A Tour of GSN 069
(Credit: NASA/CXC/A. Hobart)
[Runtime: 02:42]
With closed-captions (at YouTube)
There's an adage that it's not healthy to skip meals. Apparently, a supermassive black hole in the center of a galaxy millions of light years away has gotten the message.
A team of astronomers found X-ray bursts repeating about every nine hours originating from the center of a galaxy called GSN 069. Obtained with NASA's Chandra X-ray Observatory and the European Space Agency's XMM-Newton, these data indicate that the supermassive black hole located there is consuming large amounts of material on a regular schedule.
While scientists had previously found two "stellar-mass" black holes (those that weigh about 10 times the Sun's mass) occasionally undergoing regular outbursts before, this behavior has never been detected from a supermassive black hole until now.
The black hole at the center of GSN 069, located 250 million light years from Earth, contains about 400,000 times the mass of the Sun. The researchers estimate that the black hole is consuming about four Moons' worth of material about three times a day. That's equivalent to almost a million billion billion pounds going into the black hole per feeding.

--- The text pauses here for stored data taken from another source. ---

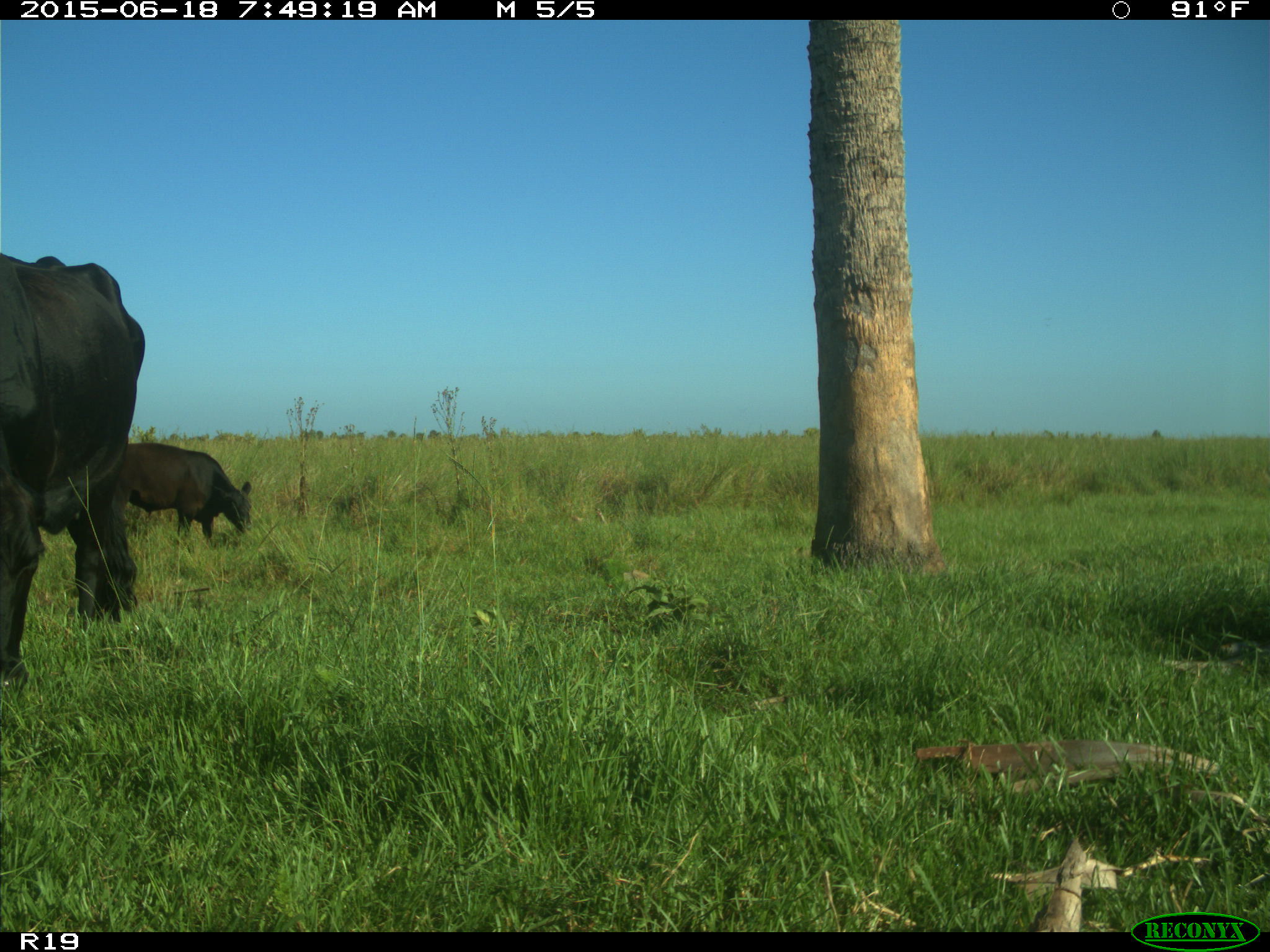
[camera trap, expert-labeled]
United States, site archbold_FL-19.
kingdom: Animalia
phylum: Chordata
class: Mammalia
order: Artiodactyla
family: Bovidae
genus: Bos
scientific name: Bos taurus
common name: domestic cow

ESA's XMM-Newton was the first to observe this phenomenon in GSN 069 with the detection of two bursts on December 24, 2018. Astronomers then followed up with more XMM-Newton observations on January 16 and 17, 2019, and found five outbursts. Observations by Chandra less than a month later, on February 14 and 15, revealed an additional three outbursts.
The Chandra data were crucial for this study because they were able to show that the X-ray source is located in the center of the host galaxy, which is where a supermassive black hole is expected to be. The combination of data from Chandra and XMM-Newton implies that the size and duration of the black hole's meals have decreased slightly, and the gap between the meals has increased. Astronomers are planning future observations that will be crucial to see if the trend continues.